OTHER NHL STARTING GOALIES STRUGGLING IN 2017-18
|Steve Mason||Winnipeg Jets||2||0-2-0||6.56||.831|
|Frederik Andersen||Toronto Maple Leafs||5||4-1-0||3.76||.880|
|Martin Jones||San Jose Sharks||3||1-2-0||3.92||.881|
|Tuukka Rask||Boston Bruins||4||1-3-0||3.30||.882|
|Brian Elliott||Philadelphia Flyers||4||3-1-0||3.25||.884|
|Carey Price||Montreal Canadiens||5||1-3-1||3.45||.884|
|Scott Darling*||Carolina Hurricanes||3||1-1-1||2.58||.893|
|Devan Dubnyk||Minnesota Wild||3||1-1-1||3.70||.894|
|Petr Mrazek||Detroit Red Wings||2||1-1-0||3.08||.898|
|Matt Murray||Pittsburgh Penguins||5||3-0-1||3.29||.899|
*NOTE: Darling wasn’t a starting goalie in 2016-17.
The point is there isn’t a time to panic, and there’s plenty of starters around the league that are off to a slow start. If we’re expecting the likes of Price, Andersen, and Rask to bounce back, we can expect the same from another elite goaltender in Talbot.

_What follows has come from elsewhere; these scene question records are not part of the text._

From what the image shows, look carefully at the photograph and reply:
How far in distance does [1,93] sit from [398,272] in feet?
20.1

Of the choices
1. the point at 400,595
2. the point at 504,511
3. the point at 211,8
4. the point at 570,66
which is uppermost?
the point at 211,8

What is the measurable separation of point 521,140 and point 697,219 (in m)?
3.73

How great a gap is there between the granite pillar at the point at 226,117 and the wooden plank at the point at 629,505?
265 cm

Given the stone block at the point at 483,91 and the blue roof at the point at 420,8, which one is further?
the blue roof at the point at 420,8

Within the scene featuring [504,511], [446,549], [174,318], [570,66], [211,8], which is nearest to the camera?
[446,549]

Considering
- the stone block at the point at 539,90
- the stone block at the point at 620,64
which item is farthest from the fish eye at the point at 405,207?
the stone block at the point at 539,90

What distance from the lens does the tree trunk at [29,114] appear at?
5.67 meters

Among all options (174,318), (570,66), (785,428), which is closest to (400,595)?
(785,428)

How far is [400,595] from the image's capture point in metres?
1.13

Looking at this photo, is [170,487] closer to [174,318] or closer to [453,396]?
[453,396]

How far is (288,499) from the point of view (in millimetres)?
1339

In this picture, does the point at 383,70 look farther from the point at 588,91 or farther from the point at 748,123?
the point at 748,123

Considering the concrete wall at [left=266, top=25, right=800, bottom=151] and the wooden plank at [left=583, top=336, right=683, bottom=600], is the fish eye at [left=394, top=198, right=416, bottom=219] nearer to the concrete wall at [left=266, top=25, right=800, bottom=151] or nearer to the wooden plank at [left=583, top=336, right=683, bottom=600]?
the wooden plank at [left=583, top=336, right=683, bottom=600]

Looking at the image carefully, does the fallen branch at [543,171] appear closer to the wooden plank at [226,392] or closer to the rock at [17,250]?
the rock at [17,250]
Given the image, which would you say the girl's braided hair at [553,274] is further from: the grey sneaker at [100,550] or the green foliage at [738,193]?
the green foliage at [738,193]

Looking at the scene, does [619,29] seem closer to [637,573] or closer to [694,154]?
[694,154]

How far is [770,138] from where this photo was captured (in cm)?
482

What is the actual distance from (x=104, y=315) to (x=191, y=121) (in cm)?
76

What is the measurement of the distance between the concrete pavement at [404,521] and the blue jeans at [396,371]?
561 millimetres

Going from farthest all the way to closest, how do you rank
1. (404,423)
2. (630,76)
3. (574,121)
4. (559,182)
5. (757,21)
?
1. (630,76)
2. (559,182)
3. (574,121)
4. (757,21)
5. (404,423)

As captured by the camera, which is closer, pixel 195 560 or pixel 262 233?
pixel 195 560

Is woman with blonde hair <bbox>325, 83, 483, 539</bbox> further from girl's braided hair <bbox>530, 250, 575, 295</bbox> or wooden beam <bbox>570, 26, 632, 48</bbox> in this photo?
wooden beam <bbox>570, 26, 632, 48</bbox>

Talbot’s Slow Start Is Normal
Talbot’s always generally taken a little while to find his groove. If you remember back to his stellar year in 2016-17, it didn’t get off to a dazzling start. Edmonton’s starter allowed 13 goals in his first three starts for a 4.33 GAA. Talbot stabilized and went on to have a sparkling 2.39 GAA and a .919 SV%. Both those numbers ended up being amongst the league’s best.

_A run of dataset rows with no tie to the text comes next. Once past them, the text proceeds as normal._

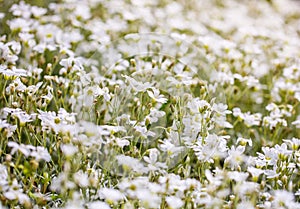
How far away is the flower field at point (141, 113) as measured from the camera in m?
1.48

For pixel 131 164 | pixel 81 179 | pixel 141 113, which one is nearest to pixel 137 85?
pixel 141 113

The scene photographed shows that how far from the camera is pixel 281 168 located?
1634 millimetres

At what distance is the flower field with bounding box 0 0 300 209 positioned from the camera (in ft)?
4.85

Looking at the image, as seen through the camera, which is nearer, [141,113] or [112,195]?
[112,195]

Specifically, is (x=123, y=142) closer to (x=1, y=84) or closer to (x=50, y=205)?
(x=50, y=205)

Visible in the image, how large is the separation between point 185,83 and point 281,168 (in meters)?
0.46

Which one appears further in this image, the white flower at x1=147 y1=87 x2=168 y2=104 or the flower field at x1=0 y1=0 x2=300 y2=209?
the white flower at x1=147 y1=87 x2=168 y2=104

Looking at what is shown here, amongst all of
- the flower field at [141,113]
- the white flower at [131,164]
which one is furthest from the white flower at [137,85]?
the white flower at [131,164]

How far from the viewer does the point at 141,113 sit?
1837 mm

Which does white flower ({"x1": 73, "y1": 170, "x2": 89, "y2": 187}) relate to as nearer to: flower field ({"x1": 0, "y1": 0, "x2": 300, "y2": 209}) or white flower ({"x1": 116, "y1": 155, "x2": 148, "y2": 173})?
flower field ({"x1": 0, "y1": 0, "x2": 300, "y2": 209})

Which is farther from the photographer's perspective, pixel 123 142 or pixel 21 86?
pixel 21 86

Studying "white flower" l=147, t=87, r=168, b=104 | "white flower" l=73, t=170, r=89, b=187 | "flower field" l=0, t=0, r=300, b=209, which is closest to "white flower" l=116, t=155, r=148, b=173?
"flower field" l=0, t=0, r=300, b=209

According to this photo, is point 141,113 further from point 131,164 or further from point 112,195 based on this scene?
point 112,195

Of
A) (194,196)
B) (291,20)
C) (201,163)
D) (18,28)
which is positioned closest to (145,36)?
(18,28)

If you look at his start in 2014-15 when he was with the New York Rangers, Talbot started the season as the number one. Henrik Lundqvist was injured, and the net defaulted to Talbot. He was abysmal in his first three starts allowing 12 goals and having a .864 SV%. The only reason those numbers below look any good is because he followed those up with back-to-back shutouts against the Philadelphia Flyers.
CAM TALBOT: HISTORY OF FIRST FIVE GAMES
The point is, there’s no need to panic with Talbot’s slow start. He’s characteristically had slow starts in October, but that’s not unusual for an NHL goaltender. The Oilers, however, don’t need to play him all 82 games, or even 73 games either. Laurent Brossoit has looked good in the early going, and his overall stock status has risen over the past few seasons. At the very least, Brossoit has proven he can provide some relief for the Oilers to rest Talbot.

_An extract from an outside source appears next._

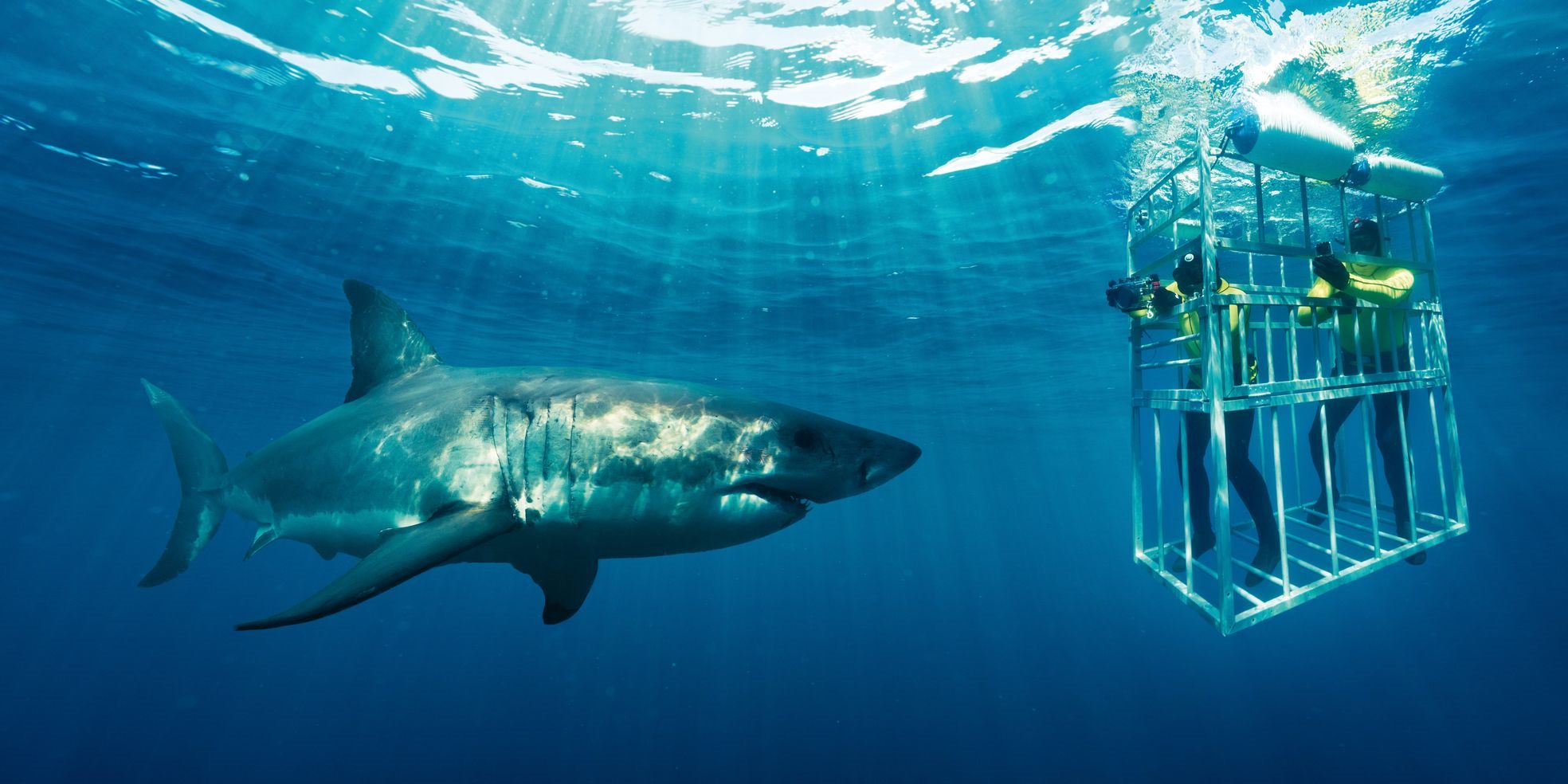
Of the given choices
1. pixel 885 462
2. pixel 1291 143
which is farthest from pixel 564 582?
pixel 1291 143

Brossoit was stellar once he came in last year despite sometimes going a month between starts. In eight games he had a 1.99 GAA and a .928 SV%. In the two games he’s come into this year, he’s stopped 25 of 27 shots. He’s shown stability, and that’s all Edmonton needs in net. Give Talbot some time, and he’ll work his way back into being a stabilizing force. The real issue with the Oilers is their lack of defensive support from their entire roster in their zone.
Edmonton’s been allowing the opposition more clean shots and has been around the league average this year for shots against. Last year the Oilers were in the top ten of the league in the least amount of shots allowed. Talbot hasn’t been great, but it’s not all his fault, the team around him needs to be better.